_Problem requirements_:
Once you reach the line with "[camera-trap image, curated labels]" below, copy each line exactly, stopping after the line with "scientific name: Canis familiaris", and skip any pictures.

Start of Data records

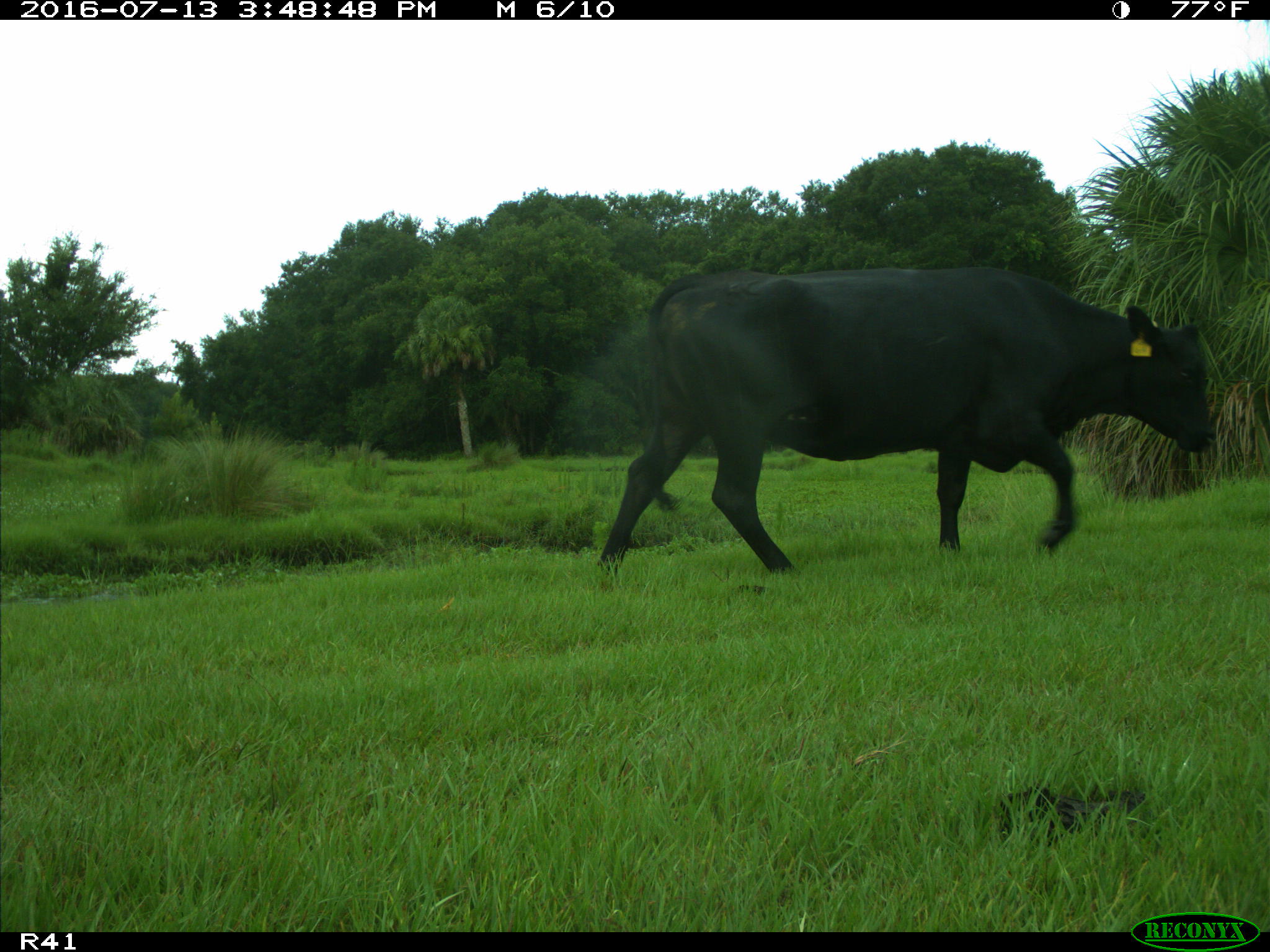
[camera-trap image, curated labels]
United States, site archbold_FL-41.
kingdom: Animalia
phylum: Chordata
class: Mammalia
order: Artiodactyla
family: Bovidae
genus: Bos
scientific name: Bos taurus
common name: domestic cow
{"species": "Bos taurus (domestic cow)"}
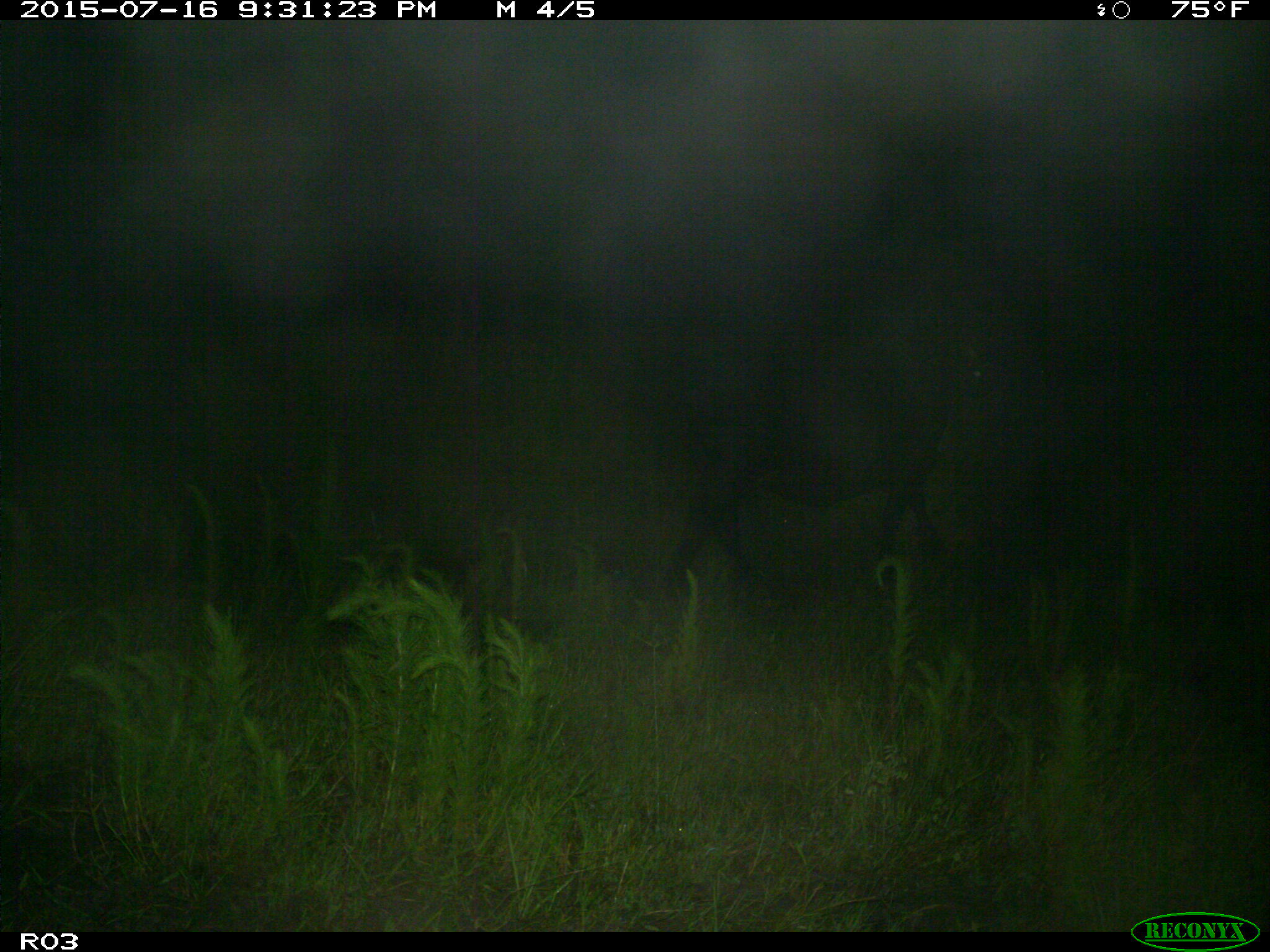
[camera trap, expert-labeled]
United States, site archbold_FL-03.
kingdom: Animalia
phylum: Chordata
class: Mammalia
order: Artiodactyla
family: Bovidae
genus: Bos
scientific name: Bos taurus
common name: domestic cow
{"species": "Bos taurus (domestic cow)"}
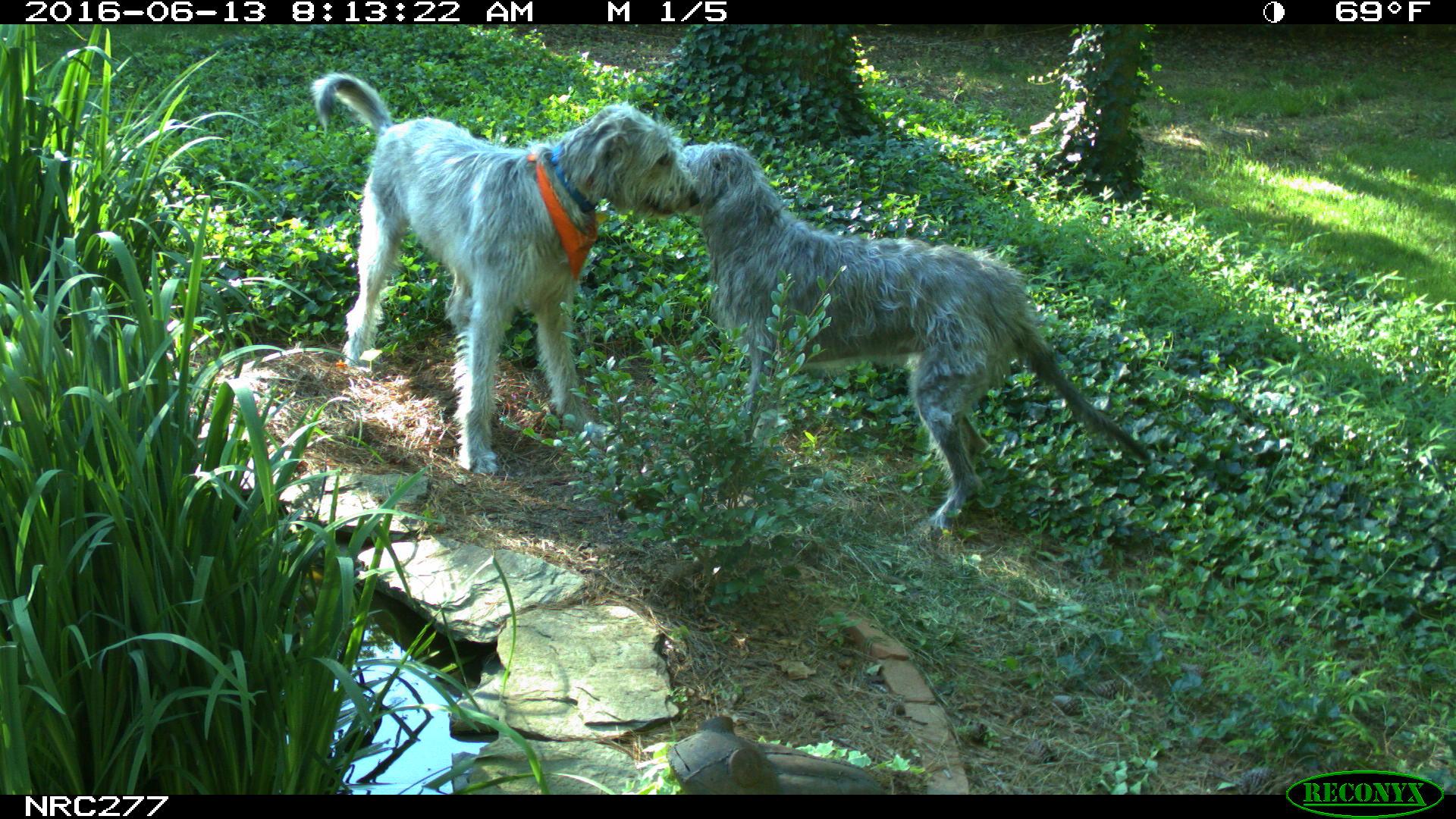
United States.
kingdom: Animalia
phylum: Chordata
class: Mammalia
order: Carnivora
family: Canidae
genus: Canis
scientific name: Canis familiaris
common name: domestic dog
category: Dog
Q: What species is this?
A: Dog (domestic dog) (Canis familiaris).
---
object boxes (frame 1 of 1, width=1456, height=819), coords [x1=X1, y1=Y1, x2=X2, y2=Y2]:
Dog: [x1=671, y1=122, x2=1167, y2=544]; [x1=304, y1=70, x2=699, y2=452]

End of Data records
Start of Data records

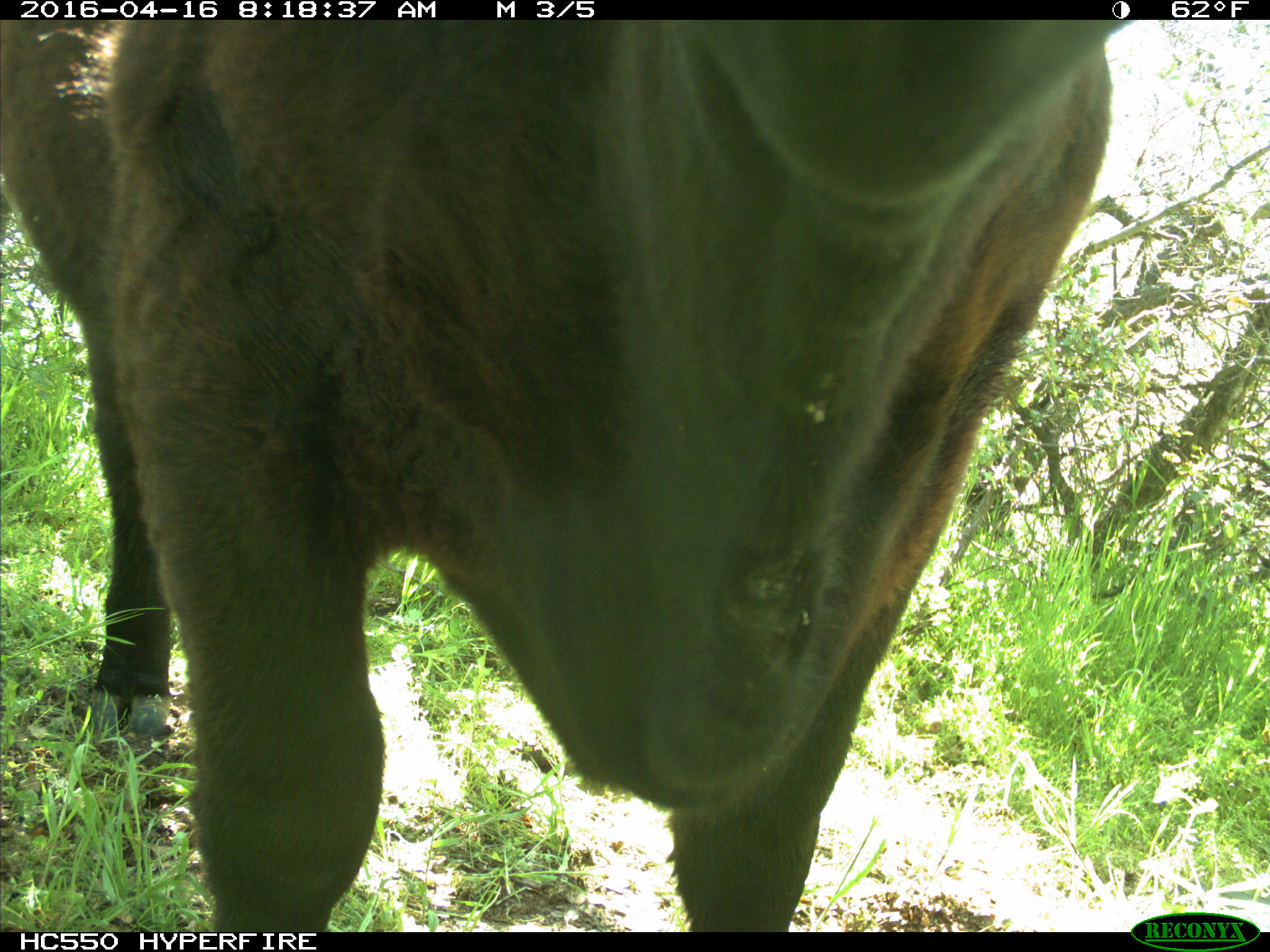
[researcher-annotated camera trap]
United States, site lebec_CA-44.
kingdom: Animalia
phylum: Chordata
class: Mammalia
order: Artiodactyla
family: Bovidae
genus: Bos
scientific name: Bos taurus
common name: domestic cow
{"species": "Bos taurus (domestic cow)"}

End of Data records

_Task solution_:
[camera-trap image, curated labels]
United States, site archbold_FL-41.
kingdom: Animalia
phylum: Chordata
class: Mammalia
order: Artiodactyla
family: Bovidae
genus: Bos
scientific name: Bos taurus
common name: domestic cow
{"species": "Bos taurus (domestic cow)"}
[camera trap, expert-labeled]
United States, site archbold_FL-03.
kingdom: Animalia
phylum: Chordata
class: Mammalia
order: Artiodactyla
family: Bovidae
genus: Bos
scientific name: Bos taurus
common name: domestic cow
{"species": "Bos taurus (domestic cow)"}
United States.
kingdom: Animalia
phylum: Chordata
class: Mammalia
order: Carnivora
family: Canidae
genus: Canis
scientific name: Canis familiaris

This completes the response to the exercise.